If you currently have a 68mm shell, and a solid cartridge bottom bracket unit (meaning it's one piece and not floating cups like bmx) you cannot adapt it to a wider shell.

Unless you're aiming at riding a lot of "freeride" type stunts or steep drops and such with a longer fork, I wouldn't look at the NS B*tch. Suburban and TOP are money frames though, great price, good availability, and the suburban is pretty light. New '08 ToP has some great updates too. But, if you are really looking at NS Bikes, I'd recommend picking up a Capital if you can find one. 

A new bottom bracket cartridge typically isn't that much money, but if you're going to buy a new one, you may as well invest the money into some decent cranks (If I remember correctly, you had some bunk cranks with the riveted on chainrings...), which you should be able to find for rather cheap, as in under a hundo for some decent bmx cranks with a euro bbb, look at some easterns or fsa's if you want some new ones, or you could probably score some old used deity's or profiles for under a hundred.


----------



## Dave Moore (Apr 15, 2004)

bbrz4 said:


> cant you just take a couple of halflinks out?
> 
> i did that and have perfect tension w/ no need for tensioner on my stp (36/18 gearing)


If it were that simple it would already be tensioned correctly 

I figured one more link removed would fix that but with one more link out the stock tensioner doesn't have enough adjustment and the chain is super tight.

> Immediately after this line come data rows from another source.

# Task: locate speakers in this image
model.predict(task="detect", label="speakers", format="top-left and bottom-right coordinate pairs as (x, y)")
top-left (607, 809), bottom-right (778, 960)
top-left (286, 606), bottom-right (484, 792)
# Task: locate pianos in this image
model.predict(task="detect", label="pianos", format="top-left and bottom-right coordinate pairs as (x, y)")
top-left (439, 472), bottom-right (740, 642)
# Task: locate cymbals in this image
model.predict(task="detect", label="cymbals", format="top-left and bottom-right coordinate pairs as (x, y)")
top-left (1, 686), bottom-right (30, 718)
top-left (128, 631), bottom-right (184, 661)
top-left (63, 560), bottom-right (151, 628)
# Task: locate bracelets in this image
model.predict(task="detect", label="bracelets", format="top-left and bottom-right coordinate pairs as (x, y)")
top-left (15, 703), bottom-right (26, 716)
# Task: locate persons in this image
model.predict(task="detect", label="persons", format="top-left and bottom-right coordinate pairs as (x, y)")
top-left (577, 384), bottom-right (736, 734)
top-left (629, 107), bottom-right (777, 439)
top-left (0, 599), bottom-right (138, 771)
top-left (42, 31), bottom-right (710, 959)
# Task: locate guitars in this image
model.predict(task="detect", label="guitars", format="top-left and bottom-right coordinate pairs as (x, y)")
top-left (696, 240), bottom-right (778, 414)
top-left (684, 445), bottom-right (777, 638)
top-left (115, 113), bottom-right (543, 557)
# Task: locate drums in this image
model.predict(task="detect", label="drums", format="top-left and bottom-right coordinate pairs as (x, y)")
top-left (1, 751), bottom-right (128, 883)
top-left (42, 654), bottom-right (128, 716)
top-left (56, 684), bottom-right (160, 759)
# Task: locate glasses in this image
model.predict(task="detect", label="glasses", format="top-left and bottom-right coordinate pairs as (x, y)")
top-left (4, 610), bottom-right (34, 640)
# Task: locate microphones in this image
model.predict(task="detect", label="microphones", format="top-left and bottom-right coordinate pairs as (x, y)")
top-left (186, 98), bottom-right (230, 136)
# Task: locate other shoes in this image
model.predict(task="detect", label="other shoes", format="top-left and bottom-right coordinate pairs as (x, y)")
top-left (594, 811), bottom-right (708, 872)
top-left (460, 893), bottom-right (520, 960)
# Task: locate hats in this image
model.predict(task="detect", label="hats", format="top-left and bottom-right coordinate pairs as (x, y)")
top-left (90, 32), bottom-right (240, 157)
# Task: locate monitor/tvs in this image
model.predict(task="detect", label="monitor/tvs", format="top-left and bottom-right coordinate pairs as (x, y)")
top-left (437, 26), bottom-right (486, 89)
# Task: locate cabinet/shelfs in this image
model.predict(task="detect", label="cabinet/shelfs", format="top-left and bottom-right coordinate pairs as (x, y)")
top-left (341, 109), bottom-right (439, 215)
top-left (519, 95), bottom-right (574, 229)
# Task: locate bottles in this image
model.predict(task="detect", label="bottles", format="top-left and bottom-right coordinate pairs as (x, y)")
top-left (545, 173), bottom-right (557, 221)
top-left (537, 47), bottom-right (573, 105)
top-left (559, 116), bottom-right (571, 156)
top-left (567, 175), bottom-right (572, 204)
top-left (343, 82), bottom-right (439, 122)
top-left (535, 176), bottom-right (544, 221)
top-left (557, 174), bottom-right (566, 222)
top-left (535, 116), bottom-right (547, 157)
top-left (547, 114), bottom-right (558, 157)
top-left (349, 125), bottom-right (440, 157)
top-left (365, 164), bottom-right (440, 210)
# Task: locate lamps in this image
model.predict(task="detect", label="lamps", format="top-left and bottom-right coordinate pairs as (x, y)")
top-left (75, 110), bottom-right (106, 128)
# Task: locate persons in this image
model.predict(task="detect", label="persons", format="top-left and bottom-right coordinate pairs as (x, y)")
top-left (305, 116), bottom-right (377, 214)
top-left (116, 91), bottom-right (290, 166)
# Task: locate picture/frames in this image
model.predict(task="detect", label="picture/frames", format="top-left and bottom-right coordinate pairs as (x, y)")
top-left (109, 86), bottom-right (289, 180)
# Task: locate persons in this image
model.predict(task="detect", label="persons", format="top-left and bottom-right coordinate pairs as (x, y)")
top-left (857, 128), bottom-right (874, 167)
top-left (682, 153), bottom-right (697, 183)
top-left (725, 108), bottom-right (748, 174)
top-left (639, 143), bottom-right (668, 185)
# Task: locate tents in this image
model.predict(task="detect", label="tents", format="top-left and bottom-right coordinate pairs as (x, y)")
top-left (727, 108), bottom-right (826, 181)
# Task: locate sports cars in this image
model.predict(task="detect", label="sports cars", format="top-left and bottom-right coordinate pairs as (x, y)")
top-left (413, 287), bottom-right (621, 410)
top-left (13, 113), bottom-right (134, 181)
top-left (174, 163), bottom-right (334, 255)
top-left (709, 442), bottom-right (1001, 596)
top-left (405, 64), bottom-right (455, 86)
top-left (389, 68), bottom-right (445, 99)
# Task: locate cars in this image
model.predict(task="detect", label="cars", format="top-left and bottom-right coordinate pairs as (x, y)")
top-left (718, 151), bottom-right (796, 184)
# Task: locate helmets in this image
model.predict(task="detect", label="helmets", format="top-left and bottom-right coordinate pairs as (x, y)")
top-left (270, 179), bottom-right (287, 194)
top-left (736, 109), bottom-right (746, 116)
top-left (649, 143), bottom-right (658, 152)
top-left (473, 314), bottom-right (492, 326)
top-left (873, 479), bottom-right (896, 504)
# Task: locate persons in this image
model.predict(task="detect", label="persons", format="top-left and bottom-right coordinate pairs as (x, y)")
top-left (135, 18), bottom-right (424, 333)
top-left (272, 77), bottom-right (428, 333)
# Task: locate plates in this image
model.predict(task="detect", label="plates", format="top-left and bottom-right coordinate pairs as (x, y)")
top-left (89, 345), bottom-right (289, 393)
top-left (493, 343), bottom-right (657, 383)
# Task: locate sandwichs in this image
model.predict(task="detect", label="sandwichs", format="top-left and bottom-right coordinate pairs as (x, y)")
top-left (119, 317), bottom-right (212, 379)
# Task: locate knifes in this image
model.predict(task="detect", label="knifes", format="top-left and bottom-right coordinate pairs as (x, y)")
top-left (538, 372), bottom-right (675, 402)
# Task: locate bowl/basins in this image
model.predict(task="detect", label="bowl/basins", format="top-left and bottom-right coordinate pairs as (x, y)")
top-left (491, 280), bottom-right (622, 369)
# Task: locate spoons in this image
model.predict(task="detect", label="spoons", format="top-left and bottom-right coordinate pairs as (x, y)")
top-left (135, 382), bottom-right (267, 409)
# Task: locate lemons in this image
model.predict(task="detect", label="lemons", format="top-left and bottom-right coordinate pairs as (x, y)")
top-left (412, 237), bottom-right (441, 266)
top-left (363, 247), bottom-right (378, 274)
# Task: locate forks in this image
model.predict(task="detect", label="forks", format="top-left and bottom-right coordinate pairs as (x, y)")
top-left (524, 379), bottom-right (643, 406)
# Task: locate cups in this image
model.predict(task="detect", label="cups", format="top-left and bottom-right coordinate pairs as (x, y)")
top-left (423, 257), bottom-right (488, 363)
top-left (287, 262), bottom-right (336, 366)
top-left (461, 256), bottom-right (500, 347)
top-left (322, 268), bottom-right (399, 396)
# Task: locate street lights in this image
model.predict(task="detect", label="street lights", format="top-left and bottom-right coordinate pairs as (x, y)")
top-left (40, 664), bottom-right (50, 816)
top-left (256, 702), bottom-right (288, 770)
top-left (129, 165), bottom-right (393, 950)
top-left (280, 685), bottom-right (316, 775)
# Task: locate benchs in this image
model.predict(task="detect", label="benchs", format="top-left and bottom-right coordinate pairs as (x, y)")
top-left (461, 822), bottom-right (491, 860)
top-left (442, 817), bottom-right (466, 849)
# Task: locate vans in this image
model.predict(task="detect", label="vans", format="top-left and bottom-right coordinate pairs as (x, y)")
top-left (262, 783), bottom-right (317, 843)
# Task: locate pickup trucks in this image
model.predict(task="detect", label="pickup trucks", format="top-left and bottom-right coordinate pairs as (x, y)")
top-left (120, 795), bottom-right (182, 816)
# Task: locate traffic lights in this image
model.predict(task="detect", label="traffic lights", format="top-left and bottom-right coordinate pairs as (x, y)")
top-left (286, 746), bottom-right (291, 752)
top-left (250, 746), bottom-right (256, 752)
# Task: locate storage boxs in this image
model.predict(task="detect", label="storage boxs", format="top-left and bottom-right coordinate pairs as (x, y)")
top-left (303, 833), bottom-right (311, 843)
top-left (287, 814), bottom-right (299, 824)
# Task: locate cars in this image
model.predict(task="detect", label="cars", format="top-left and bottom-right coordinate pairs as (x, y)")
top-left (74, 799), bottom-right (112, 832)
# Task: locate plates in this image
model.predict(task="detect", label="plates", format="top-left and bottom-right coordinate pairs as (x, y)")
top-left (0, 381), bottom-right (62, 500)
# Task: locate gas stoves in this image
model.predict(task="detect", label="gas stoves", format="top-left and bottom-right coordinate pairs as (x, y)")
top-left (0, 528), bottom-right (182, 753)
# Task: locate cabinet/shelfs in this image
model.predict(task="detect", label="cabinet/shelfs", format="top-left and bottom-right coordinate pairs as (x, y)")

Giants tensioner isn't like a Rennen where there is quite a bit of adjustment. It works similar to an eccentric bottom bracket thus not leaving tons of chain adjustment. 
I apparently picked a sprocket and cog size that doesn't allow the tensioner to work as it does with the stock 32x16.

I also tried not using the tensioner at all and that didn't work either.


----------



## Dave Moore (Apr 15, 2004)

derfernerf said:


> so what the hell does all that mean? is that how wide the BB shell is? (drive side to non-drive side)


Yes, 68mm and 73mm is how wide the bottom bracket shell is and as Bikesatori said, there isn't a 78mm bb shell.


----------



## bbrz4 (Jun 12, 2007)

oh ok, get a new tensioner or find a combo that works, i found that 36/16 works great w/ no tensioner :thumbsup:


----------